There's a great post relating to this on science blogs. Define the "radiance" of a source of illumination as the amount of light coming from it to the observer per unit of solid arc. In any passive optical system, the radiance is conserved. When you use a curved mirror, for instance, to focus the sun's rays on an observer, or a solid object to partly shade an obsever, what the observer sees is that the sun appears to take up more or less of the sky - the surface temperature of the sun appears the same.

The problem with the mirror setup is that you are proposing sources of light that are point sources - you are trying to divide by zero, to have a light source with infinite radiance. The moment you do this, all bets are off.

For any non-point source of light, the arrangement will not work. From the point of view of many of the points on the surface of the blue light source, the red light source will not occupy the whole of its field of view - the image of the red source in the larger ellipse is too small to completely obscure the image of the blue source behind it.


I think the finite size is a red herring; with ideal sources/sinks and particles it still doesn't "work".

Incorrect approach: 100% of rays from from blue focus go to the red one; 80% of rays from red focus go to the blue one; 100% > 80%; therefore imbalance.

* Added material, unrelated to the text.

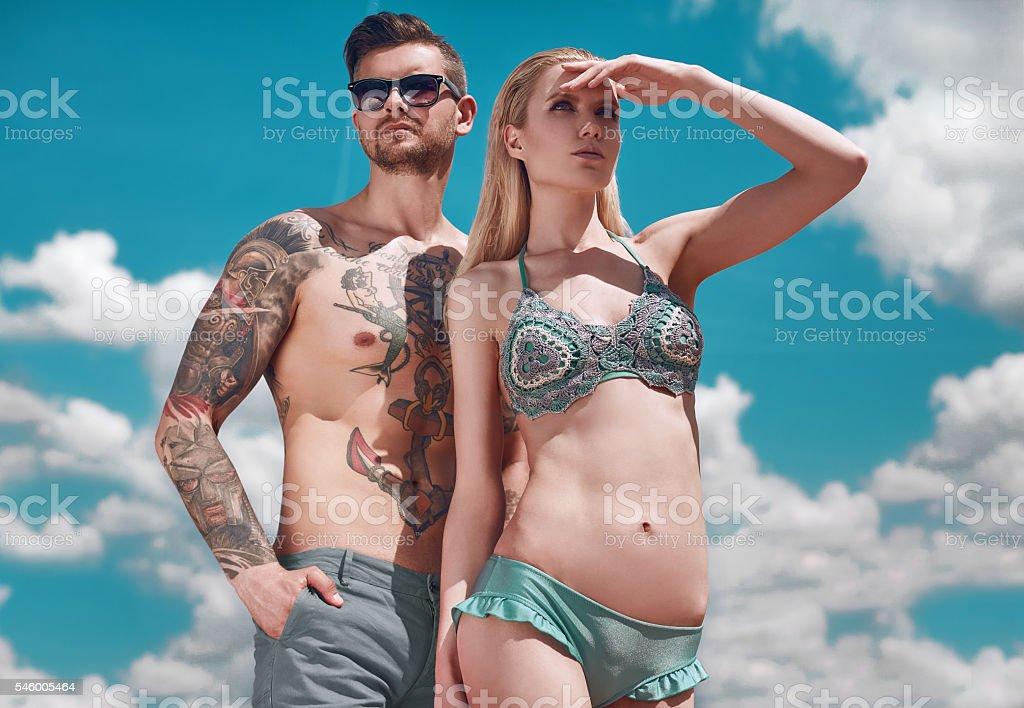 Fashion beautiful couple getting a suntan stock photo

Incorrect because we must look at absolute numbers, not percentages, when saying the flow from blue to red must equal the flow from red to blue.

Incorrect approach: Initally both foci emit 100 particles, and during a time period epsilon, 100 particles go from blue to red, but only 80 go from red to blue. True so far, but Incorrect approach because the paths are not all the same length so the travel times are not all the same. When all paths are equally full of particles, the numbers arriving at each focus will be the same.

Correct approach: Short path takes T1 time units to travel; long path takes T2. At equilibrium, during a time period epsilon, 100 particles will leave blue, of which the fraction that hit the tighter-curved mirror will arrive at red after T1, and the fraction that hit the longer-curved mirror will arrive at red after T2. During the same time, 100 particles will leave red; a fraction of those will go to blue in time T1, and a fraction will go back to red in time T2. I'm too lazy to work it all out right now, but that's the correct approach.